Расстались мы по-приятельски, но мне вовсе не показалось, что я встретил человека, которого мне захочется повидать вновь.
Количество и разнообразие новых людей, повстречавшихся мне в этот период, было велико, но все они были чужими и безнадёжно озабоченными своими проблемами, впрочем, как и я сам. В большинстве случаев мы говорили на разных языках и о разном. Хотя, один, случайно повстречавшийся мне индус, некогда обучавшийся в России, заявил мне, что их санскрит и русский язык имеют много общих корней. Он с благодарностью отметил хорошее техническое образование, полученное им в российском институте, которое достойно оценили в Саутхэмптонском университете. И вообще, тепло отзывался обо всём русском.
В местном университете индус занимался научно-исследовательской работой в области астронавтики, и к тому же, делал он это легально.
Пожелав мне удачной реинкарнации, он исчез в своей университетской среде. Я же, пошёл далее своей дорогой, с надеждой когда-нибудь ещё повстречаться, возможно, в следующей, более удачной жизни.
Одной ночью, моим соседом по рабочему месту оказался неказистый студент с неопределённым акцентом. Представился он, как пришелец с острова Мальта. Осваивал он в местном колледже информационные технологии. Мы легко нашли, о чём поговорить, и приятно скоротали рабочую ночь. Мы даже договорились и встретились днём в перерыве между его уроками в колледже. Он охотно провёл меня в библиотеку колледжа, показал, как туда можно пройти, не будучи студентом, и как пользоваться бесплатным Интернетом.
Столов с компьютерами там было много. Студенты, и прочие служащие колледжа, и народ со стороны заходили, пользовали компьютеры и принтеры в своих целях. Движение там наблюдалось достаточно интенсивное, сама обстановка мне пришлась вполне по душе.
Кроме этого места, работающего с 9 до 17, он подсказал мне и о городской библиотеке, где так же можно было пользовать бесплатный Интернет, хотя и с некоторыми ограничениями во времени. Мальтийский студент открыл для меня ценные дополнительные источники информации и средства связи. Доступная электронная почта на острове — это уже не бутылки с писульками брошенными в океан на авось, а стационарный мостик, соединяющий меня со всеми материками. Этакое техническое средство утешение, пока у тебя утрачена связь с космосом.
Вероятно, нет страны в Европе, телефонная связь с которой дороже, чем с Украиной. К примеру, позвонить в США, Канаду или в Австралию, которые значительно дальше, оценивается в несколько раз дешевле.
Чем это объяснить?
Каждый раз, проходя мимо памятника героям членам экипажа теплохода Титаника, я вспоминал о чудо-пассажирке с затонувшего теплохода, подобранную в сентябре 1990 года. Экипаж норвежского рыболовного траулера встретил в Северной Атлантике молодую женщину на дрейфующем айсберге, выряженную в платье по моде начала двадцатого века.
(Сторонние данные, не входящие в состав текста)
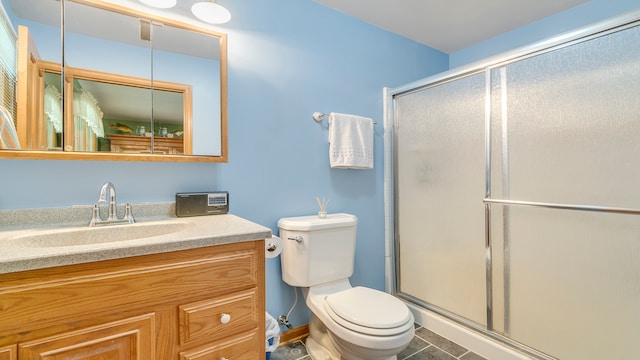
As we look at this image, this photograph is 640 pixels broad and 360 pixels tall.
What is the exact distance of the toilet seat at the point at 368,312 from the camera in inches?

Оказавшись на борту траулера, она заявила о себе, что является пассажиркой… Титаника, спасшейся в ночь крушения.
Полу-обезумевшая, исхудавшая, но по-прежнему, молодая женщина, отказывалась верить, что со дня крушения Титаника прошло более 78 лет. Она предъявляла свой сохранившийся в сумочке билет пассажирки на имя Вини Коутс, и утверждала, что крушение теплохода случилось прошлой ночью.
Морские архивы в Англии подтвердили факт таковой пассажирки. Наблюдения врачей и прочих специалистов не обнаружили никаких расхождений в её изложении подробностей. Наблюдаемая, по всем фактам, действительно была пассажиркой Титаника, но затем, оказалась на льдине и, не осознавая того, задержалась на десятилетия в неком, необъяснимом для неё и нас, временном состоянии.
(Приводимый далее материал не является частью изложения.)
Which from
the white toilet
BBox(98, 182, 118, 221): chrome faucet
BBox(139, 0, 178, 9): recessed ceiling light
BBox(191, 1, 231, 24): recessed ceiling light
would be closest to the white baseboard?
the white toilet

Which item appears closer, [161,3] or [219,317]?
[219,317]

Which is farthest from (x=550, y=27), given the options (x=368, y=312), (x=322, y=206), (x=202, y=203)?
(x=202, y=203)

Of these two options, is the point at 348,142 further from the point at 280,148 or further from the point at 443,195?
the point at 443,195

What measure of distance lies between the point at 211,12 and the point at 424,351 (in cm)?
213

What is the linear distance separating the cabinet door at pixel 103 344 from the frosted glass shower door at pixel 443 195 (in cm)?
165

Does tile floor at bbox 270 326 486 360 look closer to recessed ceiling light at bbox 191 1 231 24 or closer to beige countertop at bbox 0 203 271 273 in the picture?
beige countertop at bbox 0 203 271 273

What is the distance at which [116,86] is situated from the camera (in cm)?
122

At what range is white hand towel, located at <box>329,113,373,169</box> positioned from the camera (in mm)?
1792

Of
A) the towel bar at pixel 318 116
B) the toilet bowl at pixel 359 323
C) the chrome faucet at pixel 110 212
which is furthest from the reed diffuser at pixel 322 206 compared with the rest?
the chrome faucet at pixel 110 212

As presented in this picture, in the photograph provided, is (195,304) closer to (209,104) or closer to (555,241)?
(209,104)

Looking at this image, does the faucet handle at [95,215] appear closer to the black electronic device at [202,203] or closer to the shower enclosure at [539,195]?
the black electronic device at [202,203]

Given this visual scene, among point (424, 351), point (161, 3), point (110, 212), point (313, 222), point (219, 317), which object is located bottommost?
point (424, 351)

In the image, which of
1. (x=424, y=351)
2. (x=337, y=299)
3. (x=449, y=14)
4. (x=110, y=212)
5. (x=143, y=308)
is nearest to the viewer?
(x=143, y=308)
Я пытался представить себя, оказавшимся в подобном временном провале-скачке. Уверенно желал себе пропустить десятилетний период своей жизни в условиях украинской незалэжности, и мечтательно подбирал себе время и место, где я хотел бы оказаться в результате прыжка во времени.
11
Одного ишака обязательно назови Эдуардом Шеварнадзе, а другого Леонидом Кучмой и сдавай их мужикам по самой низкой цене. А в День Независимости — бесплатно.